Моих ровесников на «ГорьковГЭСстрое» оказалось много. Девочек сейчас почти не помню, а вот друзей, мальчишек, вспоминаю до сих пор.

По именам мы друг друга не звали. Побегали к окну и кричали:

— Белка, выходи гулять!

Белкой был Юрка.

— Сейчас доделаю уроки и выйду! Зови пока Мартышку!

Мартышкой мы звали Шурку.
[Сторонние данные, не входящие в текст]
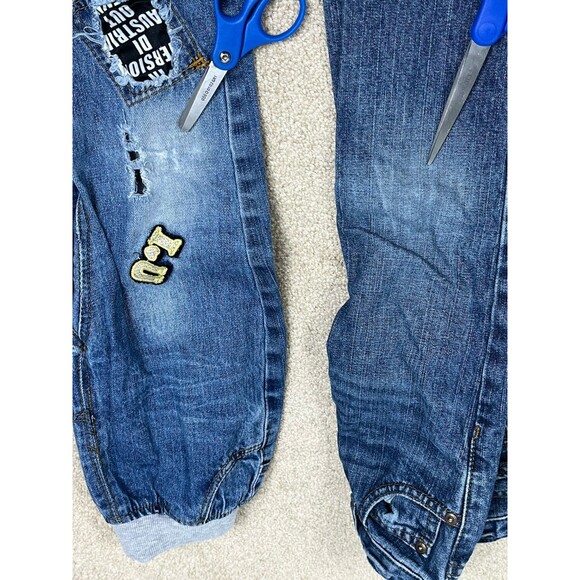 22 Pcs Size 3T Toddler Boy’s Clothes Spring Fall Winter Long Sleeve Mixed Brands - Picture 8 of 9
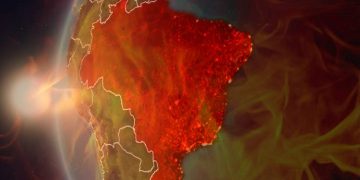 Calor vai atingir pico hoje e será recorde em 4 capitais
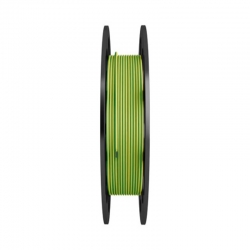 Cable unipolar flexible bricable 1 x 2,5 mm amarillo/verde metrado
Шурка тоже кричал в ответ:

— Сейчас, Щурёнок, выйду.

Щурёнок — это значит я.

Помню и фамилии, но называть не буду, поскольку когда один из троих, спустя много лет, стал небольшим начальником в цехе Заволжского Моторного завода, где я работал наладчиком агрегатных станков, то он меня «не узнавал».

У Мартышки среди барачных жильцов были самые «богатые» родители. У них всегда был хлеб и сахар. Когда мы звали его гулять, он выходил на улицу, нарочно медленно дожёвывая настоящее по тем временам лакомство: кусок чёрного хлеба, чуть присыпанного сахарным песком и политого водой, чтобы песок не ссыпался. Мартышка выходил из барака и тут же кричал:

— Сорок один — ем один!

Тот, кто раньше произносил тогда это популярное среди моих сверстников заклинание, имел право не делиться едой с товарищами. Но нас не проведёшь: мы с Белкой спрятались за дверью, и, едва нос Мартышки показался из–за двери, мы дуэтом произнесли раньше, чем он открыл рот:

— Сорок восемь — половину просим!

Мартышка без жадности отломил нам половину оставшегося у него куска — такое было у нас железное правило.